Only in this way can achieve full parallelism, in general, the multithreading here does not involve the internal operation of the GPU, but the sub-thread will go to call the GPU, the whole is fully compliant with the C language level of multithreading, after testing, the effect is obvious.

Add
Sometimes gpu->cpu need to transfer a large amount of data, this time to use asynchronous operation,

void Tmpfuc ()
{
    ;
}
Static cl_event Event_async;

Cl_false indicates that Clenqueuereadimage is a non-blocking
//event Event_async and clenqueuereadimage command binding, the command execution ends, and the Event_async status changes to Cl_ Complete
errnum = Clenqueuereadimage (Commandqueue_2ndgpu, imgout_mt2[1], Cl_false, origin, Region_imgout, 
                            0, 0, * (outbuffer + 1), 0, NULL, &event_async);
if (errnum! = cl_success) {
    printf ("Clenqueuereadimage error.\n");
}

Event Event_async status changes to Cl_complete Trigger callback function
Clseteventcallback (Event_async, Cl_complete, &tmpfuc, NULL);        The last one represents the function entry

It is important to note that the callback function itself is a child thread. In the project development process, the asynchronous operation has not been successful feeling, so this step is also used for a short time, using the signal volume synchronization.

Whether the OPEMCL itself can implement multi-GPU calls. You can see the following example, the logic is very simple, but from the code is unscientific, the code logic and a single GPU no difference, the above shared buffer problem how to deal with. Leave a question ... Follow the code below to discover that there is no speed boost ... It's embarrassing.

Nvidia Official Demo

OpenGL uses multi-GPU

Many times, the acceleration of OPENCL implementation is more convenient with OpenGL, such as mapping rendering. So how do you use multi-GPU for OpenGL?

A little strange:

Normally, if it can be implemented, perhaps we can use the interface provided by OPENCL, but the survey found that the use of the GPU is the third party to provide the interface, that is, Nvidia to provide.

Wgl_nv_gpu_affibity provided by Nvidia

The use of the library requires Glew (wglew.h file):

#include "    gl/glew.h"  
#include    "Gl/wglew.h"  

Unfortunately, the current N card only Quadro support this library, GeForce and other game graphics card is not supported, directly collapsed, I was drunk ...

We can use the code to detect if the computer graphics card supports wgl_nv_gpu_affibity, see GitHub code

Contact Us

The content source of this page is from Internet, which doesn't represent Alibaba Cloud's opinion; products and services mentioned on that page don't have any relationship with Alibaba Cloud. If the content of the page makes you feel confusing, please write us an email, we will handle the problem within 5 days after receiving your email.

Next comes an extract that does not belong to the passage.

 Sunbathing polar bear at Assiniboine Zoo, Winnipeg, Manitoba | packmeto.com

If you find any instances of plagiarism from the community, please send an email to: info-contact@alibabacloud.com and provide relevant evidence. A staff member will contact you within 5 working days.

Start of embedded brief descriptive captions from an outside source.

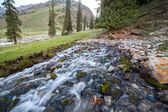 Amazing spring in Tien Shan mountains — Stock Photo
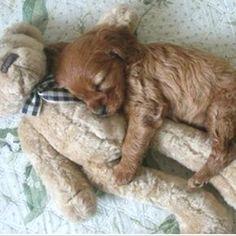 everybody needs a teddybear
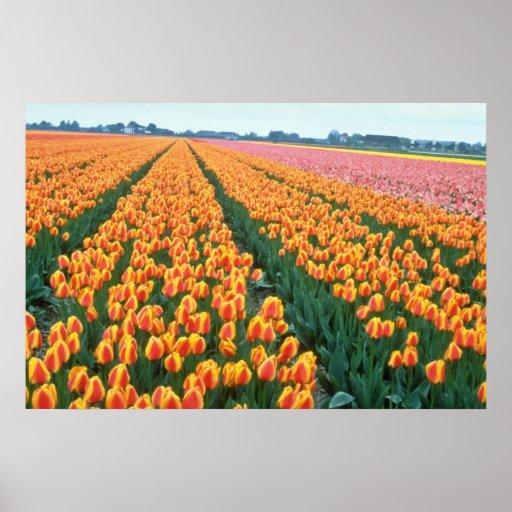 Orange Tulip fields, Holland flowers Poster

A Free Trial That Lets You Build Big!

Start building with 50+ products and up to 12 months usage for Elastic Compute Service

  • Sales Support

    1 on 1 presale consultation

  • After-Sales Support

    24/7 Technical Support 6 Free Tickets per Quarter Faster Response

  • Alibaba Cloud offers highly flexible support services tailored to meet your exact needs.